Uma luta ferrenha teve início ali. Cvalda soltou Don Hills e apanhou a perna de Mekare num movimento quase invisível, girou-a no ar como um velho saco de batatas e lançou-a violentamente contra uma das torres da sua fortaleza voadora, agachando-se logo em seguida para apanhar o cartão de memória cuspido pelo impacto. Seus movimentos eram tão frios e tão robóticos que até mesmo Meroke corrompido pelo vírus parecia mais humano! Ela não demonstrava nada, emoção alguma, era uma boneca viva e inexpressiva.

Mekare recuperou-se rápido e projetou-se para atingir Cvalda no peito, afastando-a de seu cartão de memória. Foi o que aconteceu, e seu corpanzil atingiu a nave em cheio.

A esta altura, a androide de quase 2000 anos estava altamente danificada, sequer se mexia direito. As pancadas que ela havia recebido destruíram seus circuitos expostos e corrompido o hardware que continha a chave do sistema, ela estava se movendo por puro reflexo, e este último recurso foi usado para gerar o campo magnético ultra potente que havia destruído Meroke anteriormente. Para preservar sua vida e a de Don Hills, Mekare apanhou-o pela cintura e saltou para o infinito, alçando-se o mais alto que podia como um foguete: o campo da morte se expandia na mesma rapidez e ficava cada vez mais forte, e então uma estalido quase inaudível findou sua atividade: Cvalda enfim havia pifado. Uma única frase desenhava-se em letras garrafais de pixels na escuridão da sua morte...

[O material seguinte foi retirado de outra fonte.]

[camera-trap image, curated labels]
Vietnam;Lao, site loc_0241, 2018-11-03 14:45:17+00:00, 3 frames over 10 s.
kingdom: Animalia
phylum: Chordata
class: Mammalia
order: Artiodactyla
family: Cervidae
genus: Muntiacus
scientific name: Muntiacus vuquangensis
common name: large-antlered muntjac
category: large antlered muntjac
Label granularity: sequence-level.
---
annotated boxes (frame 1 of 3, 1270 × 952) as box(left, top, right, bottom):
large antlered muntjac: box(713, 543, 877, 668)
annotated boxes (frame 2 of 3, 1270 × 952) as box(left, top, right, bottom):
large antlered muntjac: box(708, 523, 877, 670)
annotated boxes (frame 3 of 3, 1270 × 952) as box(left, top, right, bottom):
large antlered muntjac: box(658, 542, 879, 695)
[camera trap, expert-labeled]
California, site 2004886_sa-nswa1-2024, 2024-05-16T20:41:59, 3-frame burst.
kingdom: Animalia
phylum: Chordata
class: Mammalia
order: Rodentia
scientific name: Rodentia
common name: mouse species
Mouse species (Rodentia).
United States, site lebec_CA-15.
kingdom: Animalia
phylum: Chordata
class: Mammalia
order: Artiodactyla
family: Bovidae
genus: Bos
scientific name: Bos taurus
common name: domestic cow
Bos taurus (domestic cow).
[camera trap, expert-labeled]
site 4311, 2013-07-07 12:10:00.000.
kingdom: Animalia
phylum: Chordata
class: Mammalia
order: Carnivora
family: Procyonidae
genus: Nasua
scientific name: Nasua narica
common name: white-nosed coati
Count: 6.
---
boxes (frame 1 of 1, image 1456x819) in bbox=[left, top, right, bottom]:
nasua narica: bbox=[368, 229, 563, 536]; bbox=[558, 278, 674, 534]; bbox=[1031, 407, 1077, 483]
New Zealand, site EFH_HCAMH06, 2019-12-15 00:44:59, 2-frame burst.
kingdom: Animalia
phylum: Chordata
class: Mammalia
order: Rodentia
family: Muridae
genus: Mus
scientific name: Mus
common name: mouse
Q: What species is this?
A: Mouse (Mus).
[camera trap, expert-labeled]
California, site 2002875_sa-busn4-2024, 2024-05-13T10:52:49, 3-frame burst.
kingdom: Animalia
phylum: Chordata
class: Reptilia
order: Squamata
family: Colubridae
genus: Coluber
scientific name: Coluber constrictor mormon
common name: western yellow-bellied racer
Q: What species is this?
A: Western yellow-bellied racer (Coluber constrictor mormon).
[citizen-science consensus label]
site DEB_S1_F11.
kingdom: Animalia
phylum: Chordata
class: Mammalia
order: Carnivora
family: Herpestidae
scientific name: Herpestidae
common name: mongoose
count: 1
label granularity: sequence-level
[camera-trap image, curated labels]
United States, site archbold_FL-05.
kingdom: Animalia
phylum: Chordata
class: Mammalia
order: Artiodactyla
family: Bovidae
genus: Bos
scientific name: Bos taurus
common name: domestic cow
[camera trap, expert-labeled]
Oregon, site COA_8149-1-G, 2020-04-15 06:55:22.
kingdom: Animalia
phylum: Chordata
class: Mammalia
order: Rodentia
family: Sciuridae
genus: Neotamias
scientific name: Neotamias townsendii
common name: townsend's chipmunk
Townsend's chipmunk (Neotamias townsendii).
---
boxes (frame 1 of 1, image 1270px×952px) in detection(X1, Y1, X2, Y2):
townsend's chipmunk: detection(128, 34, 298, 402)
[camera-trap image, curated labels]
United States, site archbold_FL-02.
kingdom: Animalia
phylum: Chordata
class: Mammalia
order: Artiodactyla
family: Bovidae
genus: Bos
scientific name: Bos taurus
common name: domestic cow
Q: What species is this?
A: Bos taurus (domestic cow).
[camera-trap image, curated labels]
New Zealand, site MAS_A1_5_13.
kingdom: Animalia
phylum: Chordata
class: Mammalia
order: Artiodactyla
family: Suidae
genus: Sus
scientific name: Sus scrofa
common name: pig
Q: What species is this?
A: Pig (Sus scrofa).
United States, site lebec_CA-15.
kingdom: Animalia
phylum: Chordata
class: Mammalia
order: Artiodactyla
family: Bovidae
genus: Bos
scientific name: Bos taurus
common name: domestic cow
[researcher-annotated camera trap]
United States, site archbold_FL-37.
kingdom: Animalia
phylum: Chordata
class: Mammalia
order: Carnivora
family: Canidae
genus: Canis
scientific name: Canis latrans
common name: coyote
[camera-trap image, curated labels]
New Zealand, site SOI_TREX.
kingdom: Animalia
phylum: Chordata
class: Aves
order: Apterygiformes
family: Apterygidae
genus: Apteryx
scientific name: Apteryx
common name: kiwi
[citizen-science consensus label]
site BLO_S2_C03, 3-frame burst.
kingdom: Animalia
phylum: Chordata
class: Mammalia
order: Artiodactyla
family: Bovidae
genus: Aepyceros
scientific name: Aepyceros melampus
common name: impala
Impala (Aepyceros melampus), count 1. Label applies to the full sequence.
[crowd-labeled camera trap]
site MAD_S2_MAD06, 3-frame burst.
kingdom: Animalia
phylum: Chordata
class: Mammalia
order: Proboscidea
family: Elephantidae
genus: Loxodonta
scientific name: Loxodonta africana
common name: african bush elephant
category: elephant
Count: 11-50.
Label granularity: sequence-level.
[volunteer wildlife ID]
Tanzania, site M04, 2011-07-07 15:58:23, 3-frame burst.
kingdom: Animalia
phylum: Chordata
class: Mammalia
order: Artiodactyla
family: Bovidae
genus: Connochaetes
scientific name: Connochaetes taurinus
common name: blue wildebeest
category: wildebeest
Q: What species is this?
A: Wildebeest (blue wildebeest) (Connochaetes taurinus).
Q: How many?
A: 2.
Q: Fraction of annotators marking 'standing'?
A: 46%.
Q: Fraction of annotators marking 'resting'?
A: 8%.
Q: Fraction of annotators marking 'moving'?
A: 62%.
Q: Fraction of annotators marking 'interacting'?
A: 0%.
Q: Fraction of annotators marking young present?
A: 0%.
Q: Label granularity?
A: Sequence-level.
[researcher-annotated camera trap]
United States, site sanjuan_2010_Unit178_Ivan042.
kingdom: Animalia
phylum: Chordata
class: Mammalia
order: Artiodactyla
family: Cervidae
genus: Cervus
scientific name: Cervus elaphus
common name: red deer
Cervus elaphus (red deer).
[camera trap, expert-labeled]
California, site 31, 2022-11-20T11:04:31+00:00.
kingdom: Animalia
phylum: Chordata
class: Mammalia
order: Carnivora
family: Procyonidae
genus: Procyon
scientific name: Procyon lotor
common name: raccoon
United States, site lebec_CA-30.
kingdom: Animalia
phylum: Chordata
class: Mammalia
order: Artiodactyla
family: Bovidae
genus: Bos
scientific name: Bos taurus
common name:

OPERATIONAL SYSTEM NOT FOUND

● ● ●

- Você consegue recuperá-lo? – perguntou Mekare, segurando a cabeça inanimada do irmão entre as mãos.

- Vai demorar alguns dias, mas não será grande problema...

- Você está bem? Me perdoe por não ter perguntado antes.

- Eu estou bem, Mekare, não se preocupe – Don sorriu serenamente atrás da máscara de gás, as maçãs de seu rosto rosadas subindo até os olhos. Mekare sorriu de volta, seu segundo sorriso em dois dias após seu despertar. Seu segundo sorriso em mil anos.


Após inserir o cartão de memória novamente, Mekare lembrou-se de tudo.

Todas as filmagens feitas pelo sistema estavam ali, e informações importantes apreendidas por chaves de comando também. Ela lembrou-se do laboratório, dos cientistas que a construíram, dos passeios nas tardes ensolaradas através dos jardins infinitos do Apocalipse Hall, mansão que a família da Criadora havia herdado dos seus ancestrais. Lembrou-se dos piqueniques no outono farto, das noites chuvosas de inverno, das primaveras perfumadas, climas artificiais gerados dentro daquela grande cúpula de vidro como num útero, que cobria quase um quilômetro de área verde dentro da selva de Neon, e protegia boa parte das ruínas da Velha Macapá.

Lembrou-se de como era bom estar com os seres humanos e aprender junto com eles, lembrou-se dos centros apinhados de gente, das grandes convenções onde ela era a atração e a promessa de um novo futuro. Lembrou-se até mesmo de uma infância que não era sua, porque robôs não possuem infância, mas logo compreendeu: a memória da filha mais nova da Criadora havia sido transferida para seu cérebro eletrônico. A jovem Mekare original morrera aos oito anos da mesma doença misteriosa que dizimara a raça humana, seu marido fora assassinado logo em seguida e o culpado nunca encontrado. Mekare tinha uma suspeita.

Tudo estava ali, memórias que ela viveu e outras que ela nunca presenciou, até mesmo os ataques de um terrível Meroke que vitimaram pessoas e construções importantes de Neon City.

Dois dias se passaram então, e Cvalda foi desmontada.

Seu peitoral, que guardava sua CPU, foi trancafiado num baú de segurança máxima e jogado no fundo dos canais lodosos do litoral, para perder-se na eternidade.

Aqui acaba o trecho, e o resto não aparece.